**What to work on:**
[a] Write out the stretch of the article on Arie Schans from "- Place of birth: Netherlands" through "manager (born 1952)" again, switching "caretaker" to "interim" wherever it occurs.
[b] Carry on the article on Arie Schans from its last sentence.
───── Selected text ─────
Arie Schans

Personal information
- Full name: Arie Schans
- Date of birth: 12 December 1952 (age 73)
- Place of birth: Netherlands

Managerial career
- Years: Team
- 2002–2003: Bhutan
- 2005: Oita Trinita (caretaker)
- 2008: Namibia
- 2013: Guizhou Zhicheng
- 2015: Jiangsu Guoxin-Sainty (caretaker)

= Arie Schans =

Dutch football manager (born 1952)

Arie Schans (born 12 December 1952) is a Dutch football manager. He initially started as a trainer within the Netherlands before he took over as Bhutan's coach and would star in the documentary film The Other Final about two of the lowest ranked teams in the FIFA World Rankings having to face each other. After beating the opposition Montserrat from the documentary (4–0), he spent some time attempting to improve Bhutanese football quality before returning to assistant coaching and having spells at Oita Trinita and Namibia, the latter of whom he guided to the 2008 African Cup of Nations.

==Career==
He initially started out as a trainer in 1971, and from 1977 to 1985 he was associated with lower league Dutch side FC Wageningen. In 2001, he was the trainer for Dutch amateur football club GVVV where he became the first trainer within Dutch amateur football to be appointed as full-time.
───── Entries shown ─────
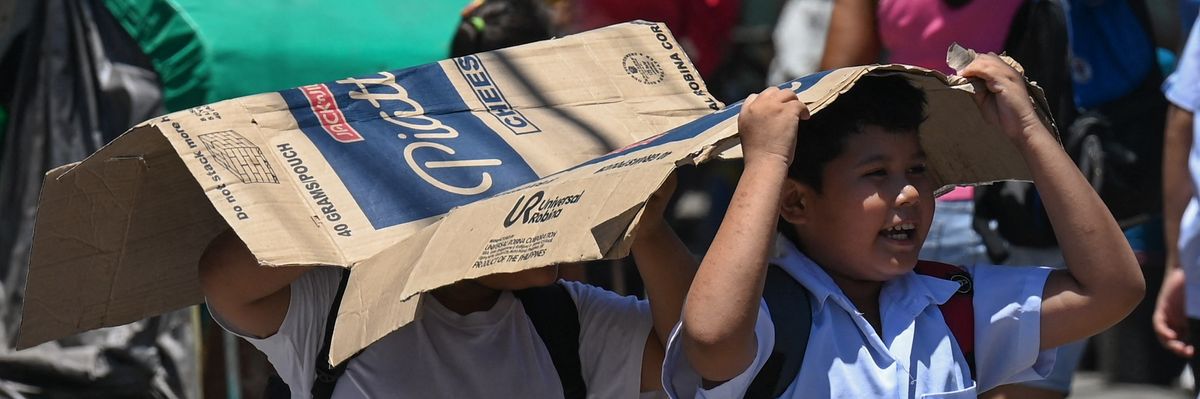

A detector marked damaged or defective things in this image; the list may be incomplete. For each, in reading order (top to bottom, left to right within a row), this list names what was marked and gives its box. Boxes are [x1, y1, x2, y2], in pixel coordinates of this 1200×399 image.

torn cardboard corner [14, 19, 720, 348]
torn cardboard corner [321, 56, 1060, 365]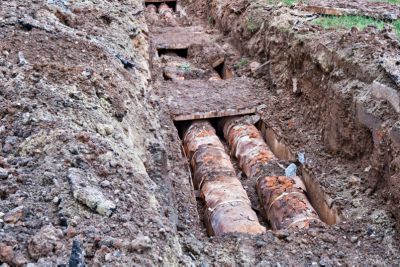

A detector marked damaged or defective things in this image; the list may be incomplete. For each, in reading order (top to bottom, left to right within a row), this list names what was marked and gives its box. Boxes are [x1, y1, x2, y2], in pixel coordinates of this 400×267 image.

corroded pipe surface [184, 121, 266, 237]
rusty pipe [184, 121, 266, 237]
corroded pipe surface [222, 118, 324, 231]
rusty pipe [222, 118, 324, 231]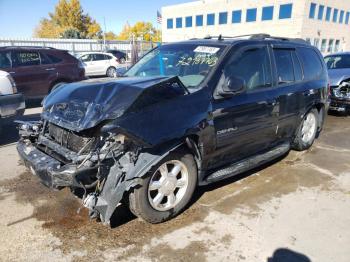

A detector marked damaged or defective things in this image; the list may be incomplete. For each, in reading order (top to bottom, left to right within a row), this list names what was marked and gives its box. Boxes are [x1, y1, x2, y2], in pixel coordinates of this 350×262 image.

crumpled hood [42, 77, 186, 132]
crumpled hood [328, 68, 350, 86]
damaged front end [330, 80, 350, 112]
crushed front bumper [17, 140, 83, 189]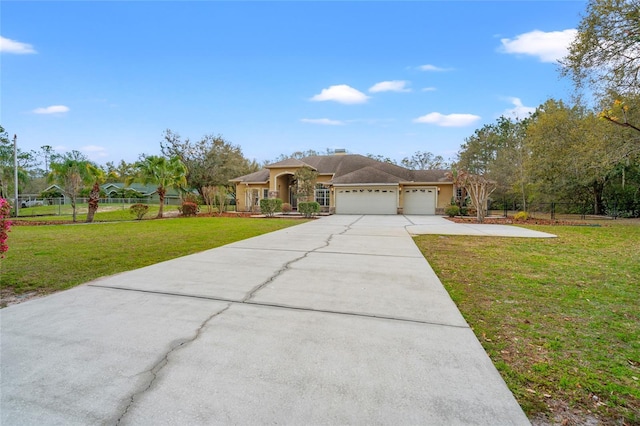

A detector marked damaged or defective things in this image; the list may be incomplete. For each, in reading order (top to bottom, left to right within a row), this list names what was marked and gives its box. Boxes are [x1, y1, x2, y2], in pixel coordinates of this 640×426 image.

crack in driveway [114, 304, 231, 424]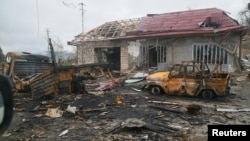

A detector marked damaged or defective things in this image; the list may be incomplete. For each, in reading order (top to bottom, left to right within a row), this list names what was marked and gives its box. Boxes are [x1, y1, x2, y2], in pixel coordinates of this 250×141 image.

damaged roof [69, 8, 245, 44]
damaged house [69, 7, 246, 72]
broken window [193, 43, 229, 64]
shattered window opening [193, 43, 229, 64]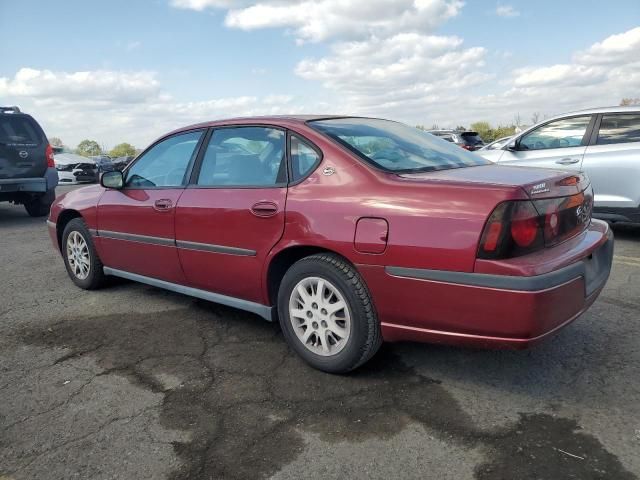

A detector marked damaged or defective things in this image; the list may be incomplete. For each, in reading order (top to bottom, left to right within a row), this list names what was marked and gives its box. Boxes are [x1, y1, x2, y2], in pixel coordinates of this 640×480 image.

cracked asphalt [0, 185, 636, 480]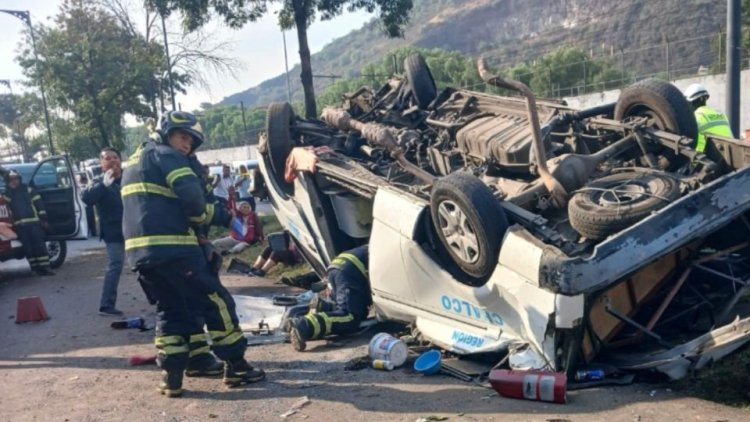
─────
**Results by task:**
[a]
- Place of birth: Netherlands

Managerial career
- Years: Team
- 2002–2003: Bhutan
- 2005: Oita Trinita (interim)
- 2008: Namibia
- 2013: Guizhou Zhicheng
- 2015: Jiangsu Guoxin-Sainty (interim)

= Arie Schans =

Dutch football manager (born 1952)

[b]
Schans would take the Bhutan national football team job in 2002 and would star within the documentary film The Other Final, about the two lowest ranked teams in the FIFA World Rankings playing a game. After beating the opposition Montserrat from the documentary, Arie spent several months attempting to improve football standards in Bhutan before deciding to move to Japan and join top tier Japanese side Oita Trinita as an assistant. In 2005, he was brought in as a caretaker manager after Hwangbo Kwan left the club, however Péricles Chamusca soon stepped in on a permanent basis and Arie would soon return to the Netherlands.

After spending several seasons teaching coaches in Australia, Bulgaria, Mozambique and South Africa, Arie returned to football as trainer for top tier Chinese side Changchun Yatai F.C. and aided the young manager Gao Hongbo to win the Championship. The following year Arie took the Namibia national football team job after the sudden death of their previous manager Ben Bamfuchile. Arie was quickly asked to send a squad to the 2008 African Cup of Nations, however within the tournament Namibia were quickly knocked-out of the competition after suffering two defeats and a draw, which soon saw Arie leave the team. This time Arie would move back to China where he was brought in by Nanchang Hengyuan and Beijing Baxy F.C. as a Technical Director before he moved back into management with second tier Chinese club Guizhou Zhicheng on 28 May 2013.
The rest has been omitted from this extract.